Chaney interviews both Dr. Hamilton and Dixon about the ravaged facilities, but is only given vague answers. He eventually talks to Gina, who strongly believes Rebecca was murdered. Chaney breaks into Dr. Hamilton's house to find clues and finds an article about a strange hulking creature retrieved from ice during the 1970s. Chaney is then attacked by a hit squad but manages to neutralize them and heads to Brick's bar for help. They later go to the Tipler Institute to save Gina from another hit squad. Afterwards, they head to the last facility in the Arctic where Dr. Hamilton left to.

Hunter and the team reach a cavern where they know the creature is waiting for them. The beast speaks to Hunter, who reveals its name to be “Luther”. After shaking off the beast, Hunter and the team manage to escape and reach the last facility, where Colonel Maddox waits for them. Dr. Hamilton and his team have another creature, long dead, stored deep within the facility. They manage to synthesize a serum that maintains the creature's longevity without turning one into a beast themselves, similar to what happened to Luther.

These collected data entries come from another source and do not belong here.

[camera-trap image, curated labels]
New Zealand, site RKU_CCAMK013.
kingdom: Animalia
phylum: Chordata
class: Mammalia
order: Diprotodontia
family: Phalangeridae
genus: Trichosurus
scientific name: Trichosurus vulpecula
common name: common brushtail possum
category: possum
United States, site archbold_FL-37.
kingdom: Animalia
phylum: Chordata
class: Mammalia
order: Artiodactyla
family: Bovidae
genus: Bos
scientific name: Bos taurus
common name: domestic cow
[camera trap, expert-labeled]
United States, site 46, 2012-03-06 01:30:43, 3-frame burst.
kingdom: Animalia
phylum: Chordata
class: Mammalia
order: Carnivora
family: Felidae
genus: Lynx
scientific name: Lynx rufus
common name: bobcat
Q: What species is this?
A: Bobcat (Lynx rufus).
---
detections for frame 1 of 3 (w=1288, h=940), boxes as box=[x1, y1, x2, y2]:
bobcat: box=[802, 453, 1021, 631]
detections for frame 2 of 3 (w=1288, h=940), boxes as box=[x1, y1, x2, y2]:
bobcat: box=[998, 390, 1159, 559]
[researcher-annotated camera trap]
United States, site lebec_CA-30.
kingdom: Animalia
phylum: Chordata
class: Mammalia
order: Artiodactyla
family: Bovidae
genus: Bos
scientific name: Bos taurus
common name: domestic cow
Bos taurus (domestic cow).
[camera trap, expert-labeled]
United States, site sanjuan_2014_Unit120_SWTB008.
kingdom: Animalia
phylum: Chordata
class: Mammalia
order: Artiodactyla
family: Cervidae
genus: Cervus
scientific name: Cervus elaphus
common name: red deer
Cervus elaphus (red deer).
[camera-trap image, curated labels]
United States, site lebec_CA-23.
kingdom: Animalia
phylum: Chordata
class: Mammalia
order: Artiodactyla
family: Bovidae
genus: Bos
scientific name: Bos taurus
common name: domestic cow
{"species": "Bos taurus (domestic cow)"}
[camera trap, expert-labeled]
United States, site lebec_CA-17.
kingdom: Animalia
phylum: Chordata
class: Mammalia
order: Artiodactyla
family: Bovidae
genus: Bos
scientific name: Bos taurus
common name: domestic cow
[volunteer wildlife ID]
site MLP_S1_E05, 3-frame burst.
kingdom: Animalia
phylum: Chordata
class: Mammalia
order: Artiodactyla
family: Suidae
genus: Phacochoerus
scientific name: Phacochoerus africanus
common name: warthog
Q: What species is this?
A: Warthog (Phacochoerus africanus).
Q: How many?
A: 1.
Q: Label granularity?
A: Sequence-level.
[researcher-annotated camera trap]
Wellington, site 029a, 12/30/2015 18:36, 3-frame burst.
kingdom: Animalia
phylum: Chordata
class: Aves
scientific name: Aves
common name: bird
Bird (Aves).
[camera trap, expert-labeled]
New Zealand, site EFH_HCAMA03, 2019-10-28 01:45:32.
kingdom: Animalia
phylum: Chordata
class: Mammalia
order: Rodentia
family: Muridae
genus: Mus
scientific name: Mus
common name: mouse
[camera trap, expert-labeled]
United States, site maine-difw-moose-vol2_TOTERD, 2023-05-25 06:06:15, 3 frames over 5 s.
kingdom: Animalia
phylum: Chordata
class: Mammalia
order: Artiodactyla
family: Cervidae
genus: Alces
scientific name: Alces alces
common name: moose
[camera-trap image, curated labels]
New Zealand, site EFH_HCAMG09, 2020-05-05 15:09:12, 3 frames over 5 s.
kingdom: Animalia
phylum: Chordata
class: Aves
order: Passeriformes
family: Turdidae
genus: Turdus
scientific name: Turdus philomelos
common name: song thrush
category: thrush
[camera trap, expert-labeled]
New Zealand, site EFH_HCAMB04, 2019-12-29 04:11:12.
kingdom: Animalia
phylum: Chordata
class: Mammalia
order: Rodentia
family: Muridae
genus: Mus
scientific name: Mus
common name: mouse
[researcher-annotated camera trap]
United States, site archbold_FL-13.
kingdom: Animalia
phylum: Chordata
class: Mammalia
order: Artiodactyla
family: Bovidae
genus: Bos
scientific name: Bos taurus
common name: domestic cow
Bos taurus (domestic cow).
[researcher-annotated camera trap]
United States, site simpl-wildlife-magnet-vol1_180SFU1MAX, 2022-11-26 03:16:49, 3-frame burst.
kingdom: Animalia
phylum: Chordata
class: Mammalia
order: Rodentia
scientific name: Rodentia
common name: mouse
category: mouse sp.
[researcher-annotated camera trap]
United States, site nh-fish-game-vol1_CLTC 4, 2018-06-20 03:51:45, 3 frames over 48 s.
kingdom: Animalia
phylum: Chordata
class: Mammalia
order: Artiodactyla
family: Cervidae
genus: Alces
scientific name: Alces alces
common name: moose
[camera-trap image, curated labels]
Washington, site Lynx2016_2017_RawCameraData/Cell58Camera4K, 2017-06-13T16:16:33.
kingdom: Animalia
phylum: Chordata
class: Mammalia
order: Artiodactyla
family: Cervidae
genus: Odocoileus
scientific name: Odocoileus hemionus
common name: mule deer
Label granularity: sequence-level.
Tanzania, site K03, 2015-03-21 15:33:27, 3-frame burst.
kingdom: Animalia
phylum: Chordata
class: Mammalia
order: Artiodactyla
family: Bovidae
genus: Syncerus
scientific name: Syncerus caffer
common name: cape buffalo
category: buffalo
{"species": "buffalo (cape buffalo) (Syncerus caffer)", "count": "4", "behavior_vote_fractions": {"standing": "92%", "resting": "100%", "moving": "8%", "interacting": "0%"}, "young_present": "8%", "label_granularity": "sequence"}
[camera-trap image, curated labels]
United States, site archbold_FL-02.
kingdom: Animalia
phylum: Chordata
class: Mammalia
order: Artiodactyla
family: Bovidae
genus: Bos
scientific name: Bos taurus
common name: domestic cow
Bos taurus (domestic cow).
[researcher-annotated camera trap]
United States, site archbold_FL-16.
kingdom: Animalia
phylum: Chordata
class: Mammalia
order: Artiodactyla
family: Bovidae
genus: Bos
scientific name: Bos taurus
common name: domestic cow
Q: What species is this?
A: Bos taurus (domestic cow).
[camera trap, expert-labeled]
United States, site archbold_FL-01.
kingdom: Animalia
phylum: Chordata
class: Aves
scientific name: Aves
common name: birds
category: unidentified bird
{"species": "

Dr. Hamilton attempts to test this on Dr. Tipler but is stopped by Ghost. Hunter keeps the serum, knowing that it's something Dr. Hamilton doesn't want anyone to know about. Chaney and Brick arrive at the base and interviews Hunter and the team about their encounter with the creature. Dr. Tipler theorizes that the creature is an ancient smilodon. Dr. Hamilton gives Chaney a tour of the facility, while Hunter sneaks into the deep part of the base storing the other creature. Hunter finds a video of Luther injecting himself with a serum and turning into the smilodon-like creature that he and the team encountered.

Dr. Hamilton and his security team catch Hunter, and reveals that the operation is an attempt to make certain members of society immortal in order to control and shape the world from the shadows. Brick arrives and opens fire on the security team. Hunter knocks out Dr. Hamilton and destroys the dead creature. Up above, the Luther-creature arrives and attacks the facility. Dr. Tipler dies from a heart attack and Ghost dies battling the creature. Bobbi Jo manages to wound the beast with her Beretta Sniper enough for it to retreat. Dixon arrives with a kill team of his own, planning to tie loose ends by bombing the area, along with Hunter and the survivors.

Hunter threatens to destroy the synthesized serum if Dixon doesn't pull out his kill team. Dixon reluctantly complies but upon learning of Dr. Tipler's death, Hunter slashes the serum and forces Dixon into a helicopter, leaving Dr. Hamilton behind to be killed in the bombing. Hunter and the survivors intend on following the creature and kill it once and for all. They follow the creature to a cave and discover that it is the grave site of the species, who murdered each other in blind, cannibalistic rage. Brick, Takakura, and Dixon die in the final battle with the creature. Hunter sets the beast on fire and decapitates him with his Bowie knife. Hunter, Chaney, and Bobbi Jo leave the cave and are evacuated by the US Marshals, who arrest Dr. Hamilton who survived the aerial bombing.

== Film adaptation ==
In September 2009, Sylvester Stallone acquired the film rights to Hunter to use as the basis for Rambo: Last Blood, at the time titled Rambo V: The Savage Hunt. Shortly after, Nu Image/Millennium Films released a concept poster and synopsis for Rambo V: The Savage Hunt. In November 2009, it was reported that the plot had reverted to Rambo crossing the Mexican border to rescue a girl from human traffickers. In October 2018, Stallone revealed plans to adapt Hunter into its own feature film with Balboa Productions producing.